• _Questions about scene geometry_:
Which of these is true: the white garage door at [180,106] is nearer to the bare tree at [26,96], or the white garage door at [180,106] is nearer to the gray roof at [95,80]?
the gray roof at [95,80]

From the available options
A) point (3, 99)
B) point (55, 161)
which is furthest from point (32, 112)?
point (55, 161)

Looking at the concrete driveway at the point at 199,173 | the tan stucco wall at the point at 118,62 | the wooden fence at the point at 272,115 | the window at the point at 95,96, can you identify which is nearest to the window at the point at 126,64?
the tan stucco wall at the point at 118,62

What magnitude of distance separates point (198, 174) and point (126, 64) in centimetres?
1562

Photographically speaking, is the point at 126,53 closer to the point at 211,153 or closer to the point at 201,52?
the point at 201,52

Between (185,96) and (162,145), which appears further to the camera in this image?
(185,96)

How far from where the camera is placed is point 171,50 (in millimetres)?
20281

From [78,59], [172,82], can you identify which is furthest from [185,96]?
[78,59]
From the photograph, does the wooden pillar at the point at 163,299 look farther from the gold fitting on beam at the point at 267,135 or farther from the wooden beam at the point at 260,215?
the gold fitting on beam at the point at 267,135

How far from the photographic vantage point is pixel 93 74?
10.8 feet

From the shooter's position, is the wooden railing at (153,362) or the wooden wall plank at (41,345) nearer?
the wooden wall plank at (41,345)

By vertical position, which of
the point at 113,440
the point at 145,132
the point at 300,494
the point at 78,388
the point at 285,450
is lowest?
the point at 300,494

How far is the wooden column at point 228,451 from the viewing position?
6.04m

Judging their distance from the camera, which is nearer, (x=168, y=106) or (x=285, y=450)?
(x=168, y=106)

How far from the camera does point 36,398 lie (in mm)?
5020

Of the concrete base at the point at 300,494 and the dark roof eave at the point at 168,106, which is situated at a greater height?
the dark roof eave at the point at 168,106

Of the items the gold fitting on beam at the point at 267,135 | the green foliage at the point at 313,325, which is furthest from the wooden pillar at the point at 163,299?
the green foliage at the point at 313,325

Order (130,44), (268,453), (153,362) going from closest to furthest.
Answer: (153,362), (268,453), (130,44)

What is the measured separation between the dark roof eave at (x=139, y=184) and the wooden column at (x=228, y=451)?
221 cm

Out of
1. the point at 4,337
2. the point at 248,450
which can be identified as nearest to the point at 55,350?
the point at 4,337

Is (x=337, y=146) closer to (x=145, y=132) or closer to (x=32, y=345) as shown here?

• _Aim of the task_:
Put the items into a Markdown table with the columns Row and Line. Start with the line containing "Order (130,44), (268,453), (153,362)", go on through the last of the items, and skip blank lines.

• _Response for this exercise_:
| Row | Line |
|---|---|
| 1 | Order (130,44), (268,453), (153,362) going from closest to furthest. |
| 2 | Answer: (153,362), (268,453), (130,44) |
| 3 | What is the measured separation between the dark roof eave at (x=139, y=184) and the wooden column at (x=228, y=451)? |
| 4 | 221 cm |
| 5 | Out of |
| 6 | 1. the point at 4,337 |
| 7 | 2. the point at 248,450 |
| 8 | which can be identified as nearest to the point at 55,350? |
| 9 | the point at 4,337 |
| 10 | Is (x=337, y=146) closer to (x=145, y=132) or closer to (x=32, y=345) as shown here? |